§ **GIVEN DATA**
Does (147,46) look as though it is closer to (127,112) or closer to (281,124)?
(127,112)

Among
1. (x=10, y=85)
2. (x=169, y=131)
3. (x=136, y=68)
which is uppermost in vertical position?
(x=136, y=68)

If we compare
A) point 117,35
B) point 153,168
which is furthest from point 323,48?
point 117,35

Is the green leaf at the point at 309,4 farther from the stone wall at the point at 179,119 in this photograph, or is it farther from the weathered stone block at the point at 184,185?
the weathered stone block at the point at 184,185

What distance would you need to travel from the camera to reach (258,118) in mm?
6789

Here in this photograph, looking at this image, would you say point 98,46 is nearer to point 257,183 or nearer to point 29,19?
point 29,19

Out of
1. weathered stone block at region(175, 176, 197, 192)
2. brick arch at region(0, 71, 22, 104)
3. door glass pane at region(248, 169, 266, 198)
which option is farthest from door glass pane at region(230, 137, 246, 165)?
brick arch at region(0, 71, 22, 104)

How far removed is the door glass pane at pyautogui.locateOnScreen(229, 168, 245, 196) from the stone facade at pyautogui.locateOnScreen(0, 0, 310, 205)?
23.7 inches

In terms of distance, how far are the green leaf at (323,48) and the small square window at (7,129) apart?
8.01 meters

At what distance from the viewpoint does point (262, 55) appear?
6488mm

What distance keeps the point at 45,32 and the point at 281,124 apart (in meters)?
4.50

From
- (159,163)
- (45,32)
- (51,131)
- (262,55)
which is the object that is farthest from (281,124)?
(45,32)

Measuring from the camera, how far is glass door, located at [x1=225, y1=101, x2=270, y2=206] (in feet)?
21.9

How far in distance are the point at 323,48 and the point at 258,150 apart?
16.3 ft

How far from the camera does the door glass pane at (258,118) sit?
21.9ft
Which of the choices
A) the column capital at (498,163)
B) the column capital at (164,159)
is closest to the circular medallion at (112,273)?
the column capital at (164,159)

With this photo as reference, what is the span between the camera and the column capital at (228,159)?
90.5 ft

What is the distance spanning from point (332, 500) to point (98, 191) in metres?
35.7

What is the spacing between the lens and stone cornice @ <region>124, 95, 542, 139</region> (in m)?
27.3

§ **THE REQUEST**
Update the rows above so that each "door glass pane" reads "glass door panel", with everything else left unchanged.

§ **FULL ANSWER**
Does (147,46) look as though it is closer to (127,112) or closer to (281,124)?
(127,112)

Among
1. (x=10, y=85)
2. (x=169, y=131)
3. (x=136, y=68)
which is uppermost in vertical position?
(x=136, y=68)

If we compare
A) point 117,35
B) point 153,168
which is furthest from point 323,48?
point 117,35

Is the green leaf at the point at 309,4 farther from the stone wall at the point at 179,119 in this photograph, or is it farther from the weathered stone block at the point at 184,185?
the weathered stone block at the point at 184,185

What distance would you need to travel from the camera to reach (258,118) in mm?
6789

Here in this photograph, looking at this image, would you say point 98,46 is nearer to point 257,183 or nearer to point 29,19?
point 29,19

Out of
1. weathered stone block at region(175, 176, 197, 192)
2. brick arch at region(0, 71, 22, 104)
3. glass door panel at region(248, 169, 266, 198)
which option is farthest from glass door panel at region(230, 137, 246, 165)?
brick arch at region(0, 71, 22, 104)

How far removed is the glass door panel at pyautogui.locateOnScreen(229, 168, 245, 196) from the stone facade at pyautogui.locateOnScreen(0, 0, 310, 205)?
23.7 inches

In terms of distance, how far are the green leaf at (323,48) and the small square window at (7,129) apart?
8.01 meters

At what distance from the viewpoint does point (262, 55) appear?
6488mm

What distance keeps the point at 45,32 and the point at 281,124 apart (in meters)?
4.50

From
- (159,163)
- (45,32)
- (51,131)
- (262,55)
which is the object that is farthest from (281,124)?
(45,32)

Measuring from the camera, how far is glass door, located at [x1=225, y1=101, x2=270, y2=206] (in feet)?
21.9

How far in distance are the point at 323,48 and the point at 258,150 apart?
16.3 ft

How far from the camera does the glass door panel at (258,118) sit?
21.9ft
Which of the choices
A) the column capital at (498,163)
B) the column capital at (164,159)
is closest to the circular medallion at (112,273)?
the column capital at (164,159)

With this photo as reference, what is the span between the camera and the column capital at (228,159)?
90.5 ft

What is the distance spanning from point (332, 500) to point (98, 191) in metres?
35.7

What is the spacing between the lens and stone cornice @ <region>124, 95, 542, 139</region> (in m)?
27.3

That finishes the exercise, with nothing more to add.